Regular hygiene treatments create a regular touchpoint between the practice and its patients. Most patients visit the DHT more often than the dentist. Hygiene treatments also last longer than the average dental check-up. For this reason, the patient / DHT relationship should not be undervalued. Hygiene treatments present a chance for patients to ask questions about proposed treatments with other clinicians before coming to a final decision. This relationship can be a reason that patients stay with a practice and feel less bound to the practice if the DHT leaves.


Due to the value of this relationship, a DHT’s capacity to ‘upsell’ other services is of great value. Patients naturally bring up questions to do with certain treatments time and again. E.g. whitening, facial aesthetics, orthodontics and implants.


5. Positive effect on other clinicians’ treatment uptake


For the reasons already outlined, DHTs have a great capacity to positively affect other clinician’s treatment uptake. By reviewing unaccepted treatment at the start of the day with the rest of the team, DHTs are in a position to raise unaccepted treatment. Due to patient rapport, such discussions can be welcomed and not feel sales orientated to the patient.

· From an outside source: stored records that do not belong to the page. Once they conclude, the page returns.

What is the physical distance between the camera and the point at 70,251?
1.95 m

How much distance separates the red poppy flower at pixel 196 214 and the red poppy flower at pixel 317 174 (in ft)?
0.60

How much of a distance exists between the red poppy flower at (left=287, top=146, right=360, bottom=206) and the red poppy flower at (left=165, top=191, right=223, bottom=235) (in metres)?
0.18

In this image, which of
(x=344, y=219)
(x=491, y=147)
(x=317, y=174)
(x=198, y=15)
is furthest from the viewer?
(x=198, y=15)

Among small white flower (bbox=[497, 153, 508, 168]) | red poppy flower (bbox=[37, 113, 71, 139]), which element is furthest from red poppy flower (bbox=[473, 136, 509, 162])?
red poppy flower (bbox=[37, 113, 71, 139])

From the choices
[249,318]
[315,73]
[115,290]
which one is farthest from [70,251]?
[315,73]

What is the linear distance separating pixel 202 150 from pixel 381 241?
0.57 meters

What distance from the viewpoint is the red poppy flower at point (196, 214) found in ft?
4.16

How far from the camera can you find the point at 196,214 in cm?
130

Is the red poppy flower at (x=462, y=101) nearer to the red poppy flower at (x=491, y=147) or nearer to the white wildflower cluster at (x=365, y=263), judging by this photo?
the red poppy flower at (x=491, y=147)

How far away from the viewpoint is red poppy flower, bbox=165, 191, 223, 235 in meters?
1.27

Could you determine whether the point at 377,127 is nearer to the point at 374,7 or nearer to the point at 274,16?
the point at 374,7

Further, many DHTs are extending their clinical practice into the field of facial aesthetics. This offering works particularly well when working hand in hand with a dentist colleague and can prove a profitable revenue stream for the practice (especially when clinicians are working together to promote the offering). For example, one clinician focuses on the treatments that they perform particularly well (e.g. lips) referring patients to the other clinician for treatments that they perform well (botox). Facial aesthetics patients will often choose to have multiple treatments over time. They also represent a patient base that look forward to coming into the practice (where many dental patients do not).

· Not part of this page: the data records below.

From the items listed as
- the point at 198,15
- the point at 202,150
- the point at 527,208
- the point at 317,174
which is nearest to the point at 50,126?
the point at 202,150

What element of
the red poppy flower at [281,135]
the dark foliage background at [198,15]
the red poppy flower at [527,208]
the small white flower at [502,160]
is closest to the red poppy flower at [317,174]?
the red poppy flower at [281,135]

6. Therapists have a key role to play as dentistry returns to normal


Therapists are able to perform many of the functions of an associate leaving dentists able to spend more time effectively focussing on more complex treatments. As dentistry returns to normal and there is increasing pressure to see patients who have not been able to have a check-up or any routine treatment over the past year, the role of a therapist in practice is of obvious benefit. Given how many DHTs are dual qualified, this appears to present the ideal opportunity for practices to utilise their skills rather than recruit externally, capitalising on existing patient rapport.


A lifetime’s difference

In conclusion, there has arguably never been a better time for practices to encourage patient uptake of hygiene services not least because of the current zeitgeist of preventive self-care, which is only likely to increase in importance.

Hygiene treatments in particular provide patients with a regular practice touchpoint. As such, regular attendees to hygiene treatments have a high lifetime worth. The resulting patient rapport established by regular attendance, when leveraged, can also be of great value to other clinicians and the practice as a whole.